Zitierter Textauszug =
━━━━
Aus Models werden Kämpferinnen

Nachdem Eric Bischoff und Vince Russo die Promotion im Jahr 2000 neu ausrichteten, trat Finlay als Aktiver mehr und mehr in den Hintergrund. Dafür übernahm er hinter den Kulissen Verantwortung. So wurde er etwa zuständig für die Finishsequenzen der Matches, die dank ihm deutlich logischer wurden. Kurz bevor die WCW ihre Pforten schloss, verließ Finlay die Promotions und kehrte kurzzeitig nach Großbritannien zurück.

Als die WCW dann von der WWE aufgekauft wurde, verpflichtete die McMahon-Company ihn als Road Agent. Aktiv konnte Finlay nicht mehr werden – zu sehr schmerzten die Nachwirkungen der Nervenverletzung. Sein Hauptaufgabenfeld war stattdessen das Training der Frauendivision. Finlay hatte also die oft undankbare Aufgabe, aus Models ohne irgendeine Ahnung vom Wrestling halbwegs ernst zu nehmende Kämpferinnen zu machen. Dass dies kein Ding der Unmöglichkeit ist, bewies vor allem seine Meisterschülerin Trish Stratus.
━━━━
Ausgelesene Daten =
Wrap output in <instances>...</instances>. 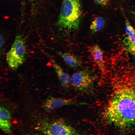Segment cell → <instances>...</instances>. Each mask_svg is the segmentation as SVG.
Here are the masks:
<instances>
[{
    "label": "cell",
    "mask_w": 135,
    "mask_h": 135,
    "mask_svg": "<svg viewBox=\"0 0 135 135\" xmlns=\"http://www.w3.org/2000/svg\"><path fill=\"white\" fill-rule=\"evenodd\" d=\"M4 40L3 37L1 34L0 36V47L1 48L2 47L4 44Z\"/></svg>",
    "instance_id": "15"
},
{
    "label": "cell",
    "mask_w": 135,
    "mask_h": 135,
    "mask_svg": "<svg viewBox=\"0 0 135 135\" xmlns=\"http://www.w3.org/2000/svg\"><path fill=\"white\" fill-rule=\"evenodd\" d=\"M105 23V20L102 17L97 16L95 18L90 25L91 33L94 34L100 31L104 27Z\"/></svg>",
    "instance_id": "12"
},
{
    "label": "cell",
    "mask_w": 135,
    "mask_h": 135,
    "mask_svg": "<svg viewBox=\"0 0 135 135\" xmlns=\"http://www.w3.org/2000/svg\"><path fill=\"white\" fill-rule=\"evenodd\" d=\"M66 64L70 68H76L80 66L81 62L80 60L74 55L68 53L57 52Z\"/></svg>",
    "instance_id": "10"
},
{
    "label": "cell",
    "mask_w": 135,
    "mask_h": 135,
    "mask_svg": "<svg viewBox=\"0 0 135 135\" xmlns=\"http://www.w3.org/2000/svg\"><path fill=\"white\" fill-rule=\"evenodd\" d=\"M41 130L45 135H76L75 129L62 120H58L44 125Z\"/></svg>",
    "instance_id": "5"
},
{
    "label": "cell",
    "mask_w": 135,
    "mask_h": 135,
    "mask_svg": "<svg viewBox=\"0 0 135 135\" xmlns=\"http://www.w3.org/2000/svg\"><path fill=\"white\" fill-rule=\"evenodd\" d=\"M125 31L126 36H130L135 34V29L129 21L124 15Z\"/></svg>",
    "instance_id": "13"
},
{
    "label": "cell",
    "mask_w": 135,
    "mask_h": 135,
    "mask_svg": "<svg viewBox=\"0 0 135 135\" xmlns=\"http://www.w3.org/2000/svg\"><path fill=\"white\" fill-rule=\"evenodd\" d=\"M104 116L108 123L120 129L135 126V89L125 87L116 91Z\"/></svg>",
    "instance_id": "1"
},
{
    "label": "cell",
    "mask_w": 135,
    "mask_h": 135,
    "mask_svg": "<svg viewBox=\"0 0 135 135\" xmlns=\"http://www.w3.org/2000/svg\"><path fill=\"white\" fill-rule=\"evenodd\" d=\"M52 66L57 75L59 81L62 86L67 88L70 84L71 76L65 72L62 68L53 59H51Z\"/></svg>",
    "instance_id": "9"
},
{
    "label": "cell",
    "mask_w": 135,
    "mask_h": 135,
    "mask_svg": "<svg viewBox=\"0 0 135 135\" xmlns=\"http://www.w3.org/2000/svg\"></svg>",
    "instance_id": "17"
},
{
    "label": "cell",
    "mask_w": 135,
    "mask_h": 135,
    "mask_svg": "<svg viewBox=\"0 0 135 135\" xmlns=\"http://www.w3.org/2000/svg\"><path fill=\"white\" fill-rule=\"evenodd\" d=\"M130 13L135 20V11H132L130 12Z\"/></svg>",
    "instance_id": "16"
},
{
    "label": "cell",
    "mask_w": 135,
    "mask_h": 135,
    "mask_svg": "<svg viewBox=\"0 0 135 135\" xmlns=\"http://www.w3.org/2000/svg\"><path fill=\"white\" fill-rule=\"evenodd\" d=\"M122 42L124 50L130 54L135 55V34L126 36Z\"/></svg>",
    "instance_id": "11"
},
{
    "label": "cell",
    "mask_w": 135,
    "mask_h": 135,
    "mask_svg": "<svg viewBox=\"0 0 135 135\" xmlns=\"http://www.w3.org/2000/svg\"><path fill=\"white\" fill-rule=\"evenodd\" d=\"M95 78L88 70H82L72 75L70 84L76 90L86 93H92L93 91Z\"/></svg>",
    "instance_id": "4"
},
{
    "label": "cell",
    "mask_w": 135,
    "mask_h": 135,
    "mask_svg": "<svg viewBox=\"0 0 135 135\" xmlns=\"http://www.w3.org/2000/svg\"><path fill=\"white\" fill-rule=\"evenodd\" d=\"M94 0L96 4L102 6H105L108 5L110 2V0Z\"/></svg>",
    "instance_id": "14"
},
{
    "label": "cell",
    "mask_w": 135,
    "mask_h": 135,
    "mask_svg": "<svg viewBox=\"0 0 135 135\" xmlns=\"http://www.w3.org/2000/svg\"><path fill=\"white\" fill-rule=\"evenodd\" d=\"M86 104L78 102L74 99L50 97L44 102V107L46 110L50 111L62 106L70 105H79Z\"/></svg>",
    "instance_id": "6"
},
{
    "label": "cell",
    "mask_w": 135,
    "mask_h": 135,
    "mask_svg": "<svg viewBox=\"0 0 135 135\" xmlns=\"http://www.w3.org/2000/svg\"><path fill=\"white\" fill-rule=\"evenodd\" d=\"M82 15L80 0H63L56 24L61 30H77L79 27Z\"/></svg>",
    "instance_id": "2"
},
{
    "label": "cell",
    "mask_w": 135,
    "mask_h": 135,
    "mask_svg": "<svg viewBox=\"0 0 135 135\" xmlns=\"http://www.w3.org/2000/svg\"><path fill=\"white\" fill-rule=\"evenodd\" d=\"M90 55L94 62L101 69L104 66L103 52L97 44L90 46L89 49Z\"/></svg>",
    "instance_id": "8"
},
{
    "label": "cell",
    "mask_w": 135,
    "mask_h": 135,
    "mask_svg": "<svg viewBox=\"0 0 135 135\" xmlns=\"http://www.w3.org/2000/svg\"><path fill=\"white\" fill-rule=\"evenodd\" d=\"M26 54L24 38L21 34H17L6 54V60L8 66L13 70L16 69L24 62Z\"/></svg>",
    "instance_id": "3"
},
{
    "label": "cell",
    "mask_w": 135,
    "mask_h": 135,
    "mask_svg": "<svg viewBox=\"0 0 135 135\" xmlns=\"http://www.w3.org/2000/svg\"><path fill=\"white\" fill-rule=\"evenodd\" d=\"M11 115L10 112L3 106L0 108V127L4 132H11Z\"/></svg>",
    "instance_id": "7"
}]
</instances>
━━━━
Aufgaben =
1. Wen nennt der Text über Finlay seine Meisterschülerin?
2. Schreib den Text über Finlay nach seinem letzten Satz weiter.
Die Zeilen haben mit dem Text über Finlay nichts zu tun.

Antworten =
1. Trish Stratus.

2.
Auf Dauer schien Finlay das „Rentnerdasein“ jedoch nicht auszufüllen. Schon seit über einem Jahr arbeitete er daraufhin, die Stiefel wieder zu schnüren, ehe er nun bei SmackDown! sein Comeback feierte. Manch einer, der es nicht besser weiß, wird sagen, dass der Oldtimer Finlay ein Has-Been sei – nicht in sein Gesicht.